Rumpiah, 31 Agustus 2013

TENTANG SEBUAH BUKU DAN RAHASIA ILMU

bagaimana kau

membaca sebuah buku hingga selesai

jika pada awal halaman telah bertikai 

antara vokal dan konsonan sengau

yang membuatmu galau

kau mengkaji buku

tapi tak selesai-selesai

bahkan sebuah titikpun tak lagi berarti

padahal seharusnya membuatmu berhenti

lalu kau membaca asal membaca

sekadar menautkan kata pada makna

dan menarik koma dari peredarannya

kini bacaanmu semakin jauh melaju

memilih buku yang semakin tebal tanpa ragu

tapi halaman demi halaman kau lalui saja

tanpa nafas jeda karena koma sudah tiada

yang kau bayangkan bagaimana sampai

pada akhir halaman dengan keyakinan

yang mungkin memberimu harapan

tapi kau sungguh tak tahu

karena yang kaucari tak pernah ketemu

semakin banyak kau membaca buku

semakin sedikit kau pahami rahasia ilmu

karena rahasia ilmu tak habis ditulis dalam buku

tiba-tiba kau menarik kesimpulan sederhana

membaca buku telah membuat usia kita sia-sia

maka marilah membaca kehidupan dalam kerja

karena rahasia ilmu akan kau temui di sana !

Barru, 2015

DARI JENDELA YANG TERBUKA

dari jendela yang terbuka

kulihat langit tanpa bintang

malam gelap bergaung duka

adakah kau bersemayam di sana

atau hanya kegelapan semata

yang menembus lapis semesta

dan membuat hati selalu cemas

peragu dan mulai kurang awas

lalu apa dibalik langit yang gelap

Jika pengelihatan tidaklah silap

adakah benar sesuatu yang hampa

menciptakan keraguan dan tanya

copernicus telah menulis dunia

dan galileo menggembala matahari

menggiringnya sebagai pusat galaxi

dan bumi bukan lagi pusat tatasurya

tapi dari jendela yang terbuka

keraguan melihat langit berduka

adakah kau bersemayang di sana

sebagai Zeus atau Uranus

kaulah langit yang menangis

dan airmatamu menetes

bersama gerimis yang jatuh

menerpa jendelaku yang rapuh

Barru, 2015

Biodata Penyair:

BADARUDDIN AMIR , lahir di Barru pada 4 Mei 1962, bekerja sebagai Kepala SMP di Kabupaten Barru (Sulsel). Puisi-puisinya termuat dalam berbagai antologi seperti “Temu Penyair Makassar” (1999), “Ombak Makassar” (2000), “”Pintu yang Bertemu” (2003), “Lima Puluh Seniman Sulawesi Selatan dan Karyanya” (2005), “Cerita Kita Bersama” (2009), “Equator” (2011), “Requiem bagi Rocker” (2012), “Dari Sragen Memandang Indonesia” (2012), “Spring Fiesta” (2013), “Wasiat Cinta” (2013), “Puisi Menolak Korupsi 2a” (2013),  “Memo untuk Wakil Rakyat” (2015), “Memo Anti Kekerasan Terhadap Anak” (2016), “Memo Anti Terorisme” (2016),  “Kata-Kata yang Tak Menua” (2017).

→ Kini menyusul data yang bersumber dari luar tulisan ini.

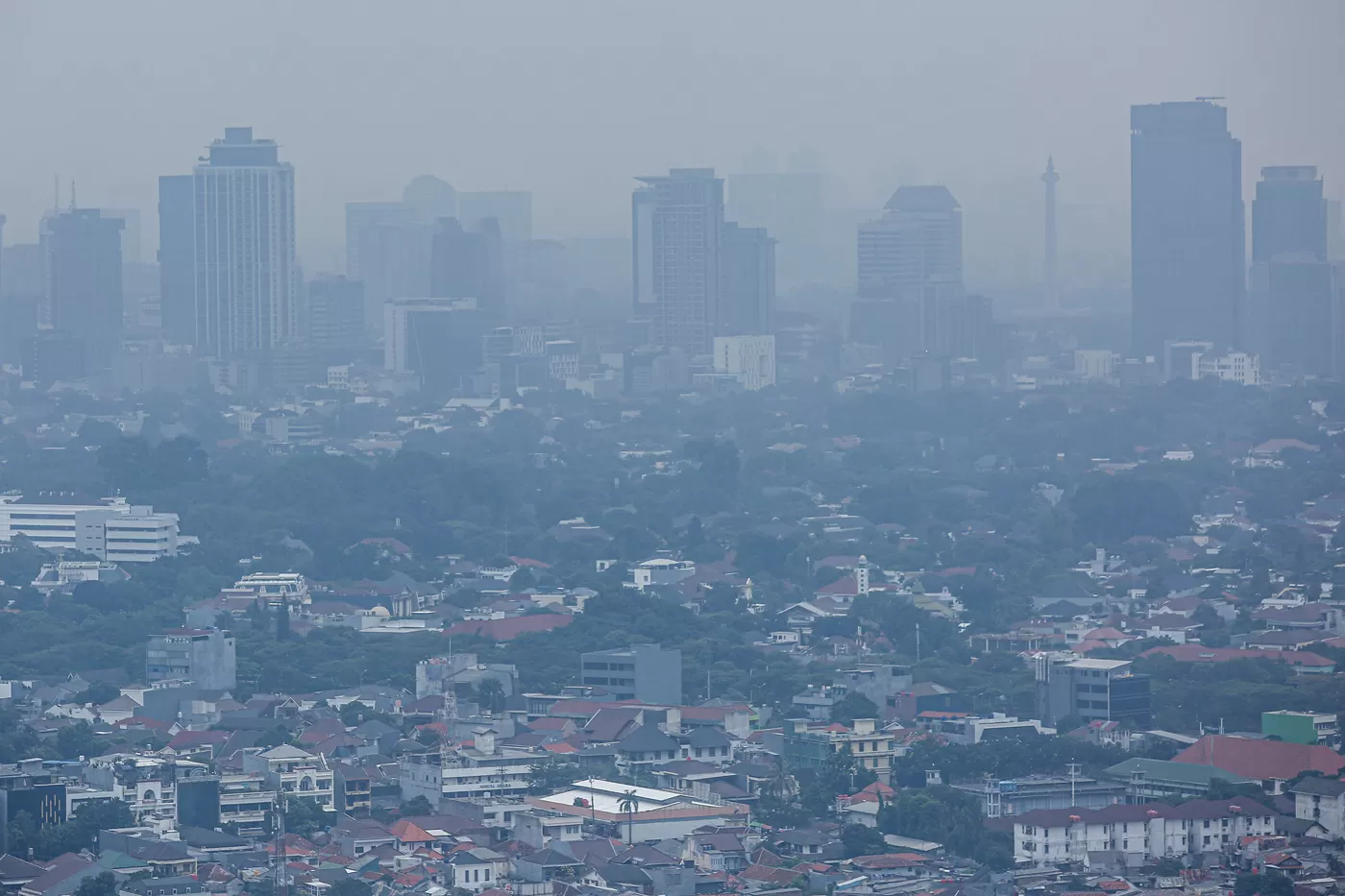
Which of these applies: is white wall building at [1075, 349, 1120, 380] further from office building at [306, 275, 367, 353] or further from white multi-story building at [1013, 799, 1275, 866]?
white multi-story building at [1013, 799, 1275, 866]

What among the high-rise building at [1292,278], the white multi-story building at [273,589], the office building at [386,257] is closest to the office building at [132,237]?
A: the office building at [386,257]

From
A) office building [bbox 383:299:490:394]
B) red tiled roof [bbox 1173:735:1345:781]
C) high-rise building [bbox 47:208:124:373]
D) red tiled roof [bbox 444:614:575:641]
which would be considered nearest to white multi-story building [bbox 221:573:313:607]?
red tiled roof [bbox 444:614:575:641]

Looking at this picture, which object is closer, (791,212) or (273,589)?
(273,589)

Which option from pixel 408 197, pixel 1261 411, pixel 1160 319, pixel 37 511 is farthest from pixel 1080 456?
pixel 408 197

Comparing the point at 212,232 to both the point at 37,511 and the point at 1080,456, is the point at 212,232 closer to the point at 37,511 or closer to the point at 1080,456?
the point at 1080,456

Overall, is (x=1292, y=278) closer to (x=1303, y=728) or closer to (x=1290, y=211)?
(x=1290, y=211)

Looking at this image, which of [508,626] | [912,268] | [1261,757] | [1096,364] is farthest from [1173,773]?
[912,268]
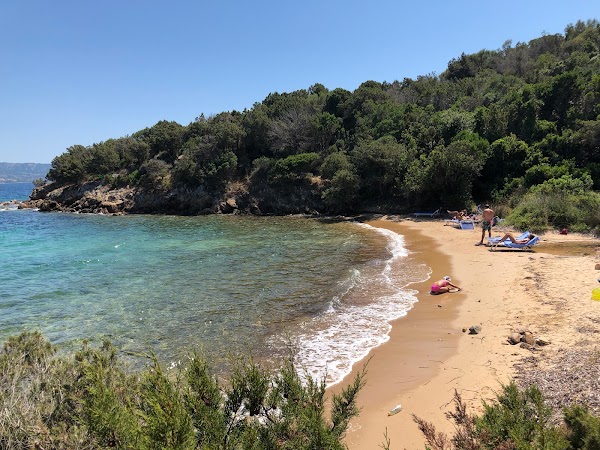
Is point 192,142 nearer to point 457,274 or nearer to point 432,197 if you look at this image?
point 432,197

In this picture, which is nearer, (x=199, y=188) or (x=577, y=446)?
(x=577, y=446)

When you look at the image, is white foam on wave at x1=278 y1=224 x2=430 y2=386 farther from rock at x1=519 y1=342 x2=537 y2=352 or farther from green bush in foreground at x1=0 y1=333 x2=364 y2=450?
rock at x1=519 y1=342 x2=537 y2=352

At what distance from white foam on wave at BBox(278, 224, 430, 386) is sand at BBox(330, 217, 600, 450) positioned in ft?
1.27

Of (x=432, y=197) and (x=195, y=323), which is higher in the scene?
(x=432, y=197)

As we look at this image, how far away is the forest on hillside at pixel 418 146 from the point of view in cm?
2852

Selain puisi Badaruddin Amir juga menulis cerpen dan esai telah terbit berjudul “Latopajoko & Anjing Kasmaran” (AKAR Indonesia, 2007) dan “Laki-Laki yang Tidak Memakai Batu Cincin” (FAM Publishing, 2015). Yang lain dibukukan dalam antologi bersama seperti “Nyanyian Terakhir” (Depdiknas Jakarta, 2003), “Kumpulan Cerpen Khas Ranesi” (Grasindo, 2007), “Melerai Jarak” (Rayhan Intermedia 2016), “Apes” (de Lamacca 2016), “Surat Cinta untuk Makassar” (de Lamacca 2016). Kumpulan esainya berjudul “Karya Sastra sebagai Bola Ajaib” (Nalacipta Litera, 2008).

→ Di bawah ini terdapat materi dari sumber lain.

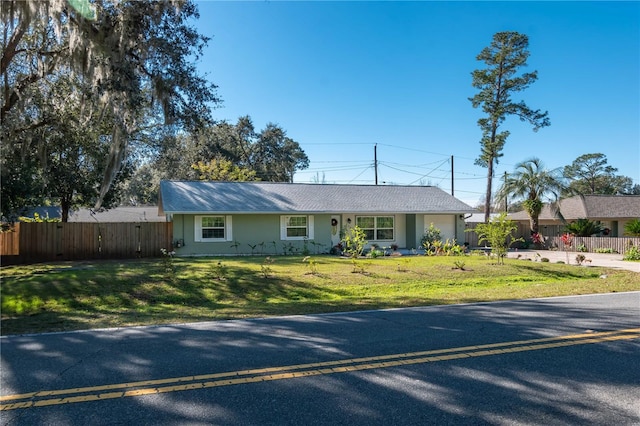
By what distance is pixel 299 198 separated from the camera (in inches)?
937

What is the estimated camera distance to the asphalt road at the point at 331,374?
362 cm

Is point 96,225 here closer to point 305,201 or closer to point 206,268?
point 206,268

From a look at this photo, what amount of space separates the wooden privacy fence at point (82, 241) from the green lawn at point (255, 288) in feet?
13.9

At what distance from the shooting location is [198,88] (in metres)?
13.1

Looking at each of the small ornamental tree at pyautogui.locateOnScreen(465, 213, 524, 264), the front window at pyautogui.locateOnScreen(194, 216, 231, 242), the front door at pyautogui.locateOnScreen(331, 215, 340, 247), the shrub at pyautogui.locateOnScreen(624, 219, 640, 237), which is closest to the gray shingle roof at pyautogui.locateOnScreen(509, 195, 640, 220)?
the shrub at pyautogui.locateOnScreen(624, 219, 640, 237)

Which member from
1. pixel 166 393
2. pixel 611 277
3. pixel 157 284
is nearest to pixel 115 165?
pixel 157 284

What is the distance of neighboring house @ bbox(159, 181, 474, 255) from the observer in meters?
20.6

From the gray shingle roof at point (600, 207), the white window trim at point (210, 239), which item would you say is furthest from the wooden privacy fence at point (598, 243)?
the white window trim at point (210, 239)

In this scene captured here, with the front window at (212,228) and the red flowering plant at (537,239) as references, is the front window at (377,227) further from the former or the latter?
the red flowering plant at (537,239)

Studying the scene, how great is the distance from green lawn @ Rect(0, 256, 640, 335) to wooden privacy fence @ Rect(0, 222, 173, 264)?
13.9ft

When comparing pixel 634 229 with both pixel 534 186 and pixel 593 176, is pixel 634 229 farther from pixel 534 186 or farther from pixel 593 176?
pixel 593 176

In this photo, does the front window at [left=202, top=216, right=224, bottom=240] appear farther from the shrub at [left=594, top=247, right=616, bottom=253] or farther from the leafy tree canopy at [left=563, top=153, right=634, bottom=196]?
the leafy tree canopy at [left=563, top=153, right=634, bottom=196]

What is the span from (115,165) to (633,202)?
35.4 meters

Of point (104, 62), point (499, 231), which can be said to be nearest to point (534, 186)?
point (499, 231)
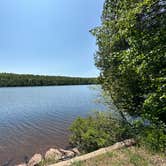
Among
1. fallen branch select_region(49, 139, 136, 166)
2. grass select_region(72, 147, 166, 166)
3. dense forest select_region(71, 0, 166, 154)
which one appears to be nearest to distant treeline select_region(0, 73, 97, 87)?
dense forest select_region(71, 0, 166, 154)

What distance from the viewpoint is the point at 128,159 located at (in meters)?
5.27

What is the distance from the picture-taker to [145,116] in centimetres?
621

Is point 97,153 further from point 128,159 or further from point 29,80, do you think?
point 29,80

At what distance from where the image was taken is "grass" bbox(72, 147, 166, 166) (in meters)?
5.03

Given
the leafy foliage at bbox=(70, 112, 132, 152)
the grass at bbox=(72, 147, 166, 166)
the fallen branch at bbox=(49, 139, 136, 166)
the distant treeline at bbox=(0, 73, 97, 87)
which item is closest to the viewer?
the grass at bbox=(72, 147, 166, 166)

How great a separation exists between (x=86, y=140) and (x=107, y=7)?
5.20 meters

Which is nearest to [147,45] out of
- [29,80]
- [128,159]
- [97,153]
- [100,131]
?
[128,159]

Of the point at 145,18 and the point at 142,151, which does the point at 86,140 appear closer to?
the point at 142,151

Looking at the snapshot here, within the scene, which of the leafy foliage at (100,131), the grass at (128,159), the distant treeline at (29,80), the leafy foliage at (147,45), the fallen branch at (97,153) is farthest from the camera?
the distant treeline at (29,80)

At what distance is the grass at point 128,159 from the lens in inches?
198

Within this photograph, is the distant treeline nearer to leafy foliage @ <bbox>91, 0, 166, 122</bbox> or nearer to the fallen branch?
the fallen branch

Ia pernah diundang Komite Pemberantasan Korupsi (KPK) mengikuti Focus Group Discusion, Workshop dan Pementasan Penyair Melawan Korupsi pada Hari Anti Korupsi Internasional (HAKI) di Pekan Baru, Riau, 2016. Memperoleh anugrah sastra “Celebes Award” dari Gubernur Sulawesi Selatan tahun 2005 dan penghargaan Acarya Sastra 2017 dari Pusat Bahasa Kementrian Pendidikan dan Kebudayaan. Beralamat di Jl. Pramuka No. 108 Kabupaten Barru, Propinsi Sulawesi Selatan, HP. 081342138499, email : badarsaja@yahoo.co.id.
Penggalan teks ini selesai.